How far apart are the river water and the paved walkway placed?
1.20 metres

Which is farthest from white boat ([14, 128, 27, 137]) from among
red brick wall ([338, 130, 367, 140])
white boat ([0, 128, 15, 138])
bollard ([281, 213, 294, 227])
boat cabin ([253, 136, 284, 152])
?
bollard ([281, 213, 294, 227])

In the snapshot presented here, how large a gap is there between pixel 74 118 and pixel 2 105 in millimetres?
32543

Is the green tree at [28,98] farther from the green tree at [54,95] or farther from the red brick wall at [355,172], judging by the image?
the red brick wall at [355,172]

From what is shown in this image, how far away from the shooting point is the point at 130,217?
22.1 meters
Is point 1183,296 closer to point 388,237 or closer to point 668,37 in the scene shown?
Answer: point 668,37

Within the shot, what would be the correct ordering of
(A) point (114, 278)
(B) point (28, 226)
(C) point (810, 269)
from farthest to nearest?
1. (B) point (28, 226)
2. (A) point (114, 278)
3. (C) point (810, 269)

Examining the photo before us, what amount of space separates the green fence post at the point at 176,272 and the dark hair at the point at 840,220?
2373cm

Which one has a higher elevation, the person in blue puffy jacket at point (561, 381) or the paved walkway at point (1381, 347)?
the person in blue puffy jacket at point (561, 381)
------------------------------------------------------------------------
[TASK REQUIREMENTS]: Render every line of the rows above as a JSON list of strings, one string per line, leaving out the blank lines.

[PROBLEM SOLUTION]:
[
  "How far apart are the river water and the paved walkway placed?",
  "1.20 metres",
  "Which is farthest from white boat ([14, 128, 27, 137]) from among",
  "red brick wall ([338, 130, 367, 140])",
  "white boat ([0, 128, 15, 138])",
  "bollard ([281, 213, 294, 227])",
  "boat cabin ([253, 136, 284, 152])",
  "?",
  "bollard ([281, 213, 294, 227])",
  "In the snapshot presented here, how large a gap is there between pixel 74 118 and pixel 2 105 in millimetres?",
  "32543",
  "Is the green tree at [28,98] farther from the green tree at [54,95] or farther from the red brick wall at [355,172], judging by the image?",
  "the red brick wall at [355,172]",
  "From what is shown in this image, how far away from the shooting point is the point at 130,217?",
  "22.1 meters",
  "Is point 1183,296 closer to point 388,237 or closer to point 668,37 in the scene shown?",
  "Answer: point 668,37",
  "Within the shot, what would be the correct ordering of",
  "(A) point (114, 278)",
  "(B) point (28, 226)",
  "(C) point (810, 269)",
  "from farthest to nearest?",
  "1. (B) point (28, 226)",
  "2. (A) point (114, 278)",
  "3. (C) point (810, 269)",
  "Examining the photo before us, what amount of space separates the green fence post at the point at 176,272 and the dark hair at the point at 840,220?",
  "2373cm",
  "Which one has a higher elevation, the person in blue puffy jacket at point (561, 381) or the paved walkway at point (1381, 347)?",
  "the person in blue puffy jacket at point (561, 381)"
]